- [Série d'exercices]
A - D'après le texte sur les prochaines guerres d'Israël, quelle fonction Stéphane Juffa occupe-t-il ?
B - Poursuivez le texte sur les prochaines guerres d'Israël à partir de sa dernière phrase.

- [Texte proposé]
========

LES PROCHAINES GUERRES D'ISRAËL Par Jean CORCOS

 

 

Dimanche 19 octobre, mon émission comprenait une interview par téléphone avec mon invité vivant en Israël. Il s'agissait de Stéphane Juffa, rédacteur en chef de l'agence indépendante Metula News Agency. J'avais eu le plaisir déjà de l'avoir comme invité il y a environ deux ans, le sujet  de notre entretien était alors«Peut-on éviter une guerre avec l'Iran ?».

 

 

Les sujets de sécurité sont trop graves pour en parler de façon superficielle, au détour d'une ou deux questions en les noyant dans le reste ; or son site est une des meilleures sources francophones pour les matières militaires, et j'ai été à nouveau particulièrement impressionné par les précisions qu'il donnait sur la nouvelle guerre de Gaza. Nous avons évoqué bien sûr cette confrontation avec le Hamas,  mais je souhaitais surtout que, à la lumière de ce conflit, nous parlions des dangers qui menacent Israël, peut-être dans un très proche avenir.

========

- [Données fournies]
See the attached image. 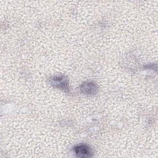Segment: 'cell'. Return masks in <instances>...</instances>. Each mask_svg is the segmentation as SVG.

========

- [Réponses par exercice]
A - Il est rédacteur en chef de l'agence indépendante Metula News Agency.

B -
 

Guerres asymétriques

Première question posée à Stéphane Juffa à propos de la guerre avec le Hamas : on a dit que c'était un nouvel épisode des «guerres asymétriques» que mènent les démocraties occidentales contre les diverses milices islamistes dont fait partie cette organisation palestinienne. Beaucoup d'analystes, y compris dans la presse israélienne, ont écrit qu'on ne les gagne jamais ; qu'en pensez-vous ?

Mon invité devait d'abord rappeler qu'effectivement, c'est ce qu'on apprend dans les écoles de stratégie du monde entier, et cela à la lumière de toutes ces guerres, depuis celle contre les Boers en Afrique du Sud qui fut la premier conflit contre une «guérilla». Il a dit cependant qu'il hésiterait à utiliser ce concept dans le cas de la dernière guerre de Gaza, par opposition par exemple avec la guerre contre le Hezbollah en 2006. Le Hamas avait de l'artillerie légère (les mortiers), lourde (les roquettes), des bases, des camps d'entrainement ; il y avait certes une disproportion en matière d'effectifs avec Tsahal, et au niveau de la sophistication de l'armement ; et là, effectivement, le conflit était asymétrique.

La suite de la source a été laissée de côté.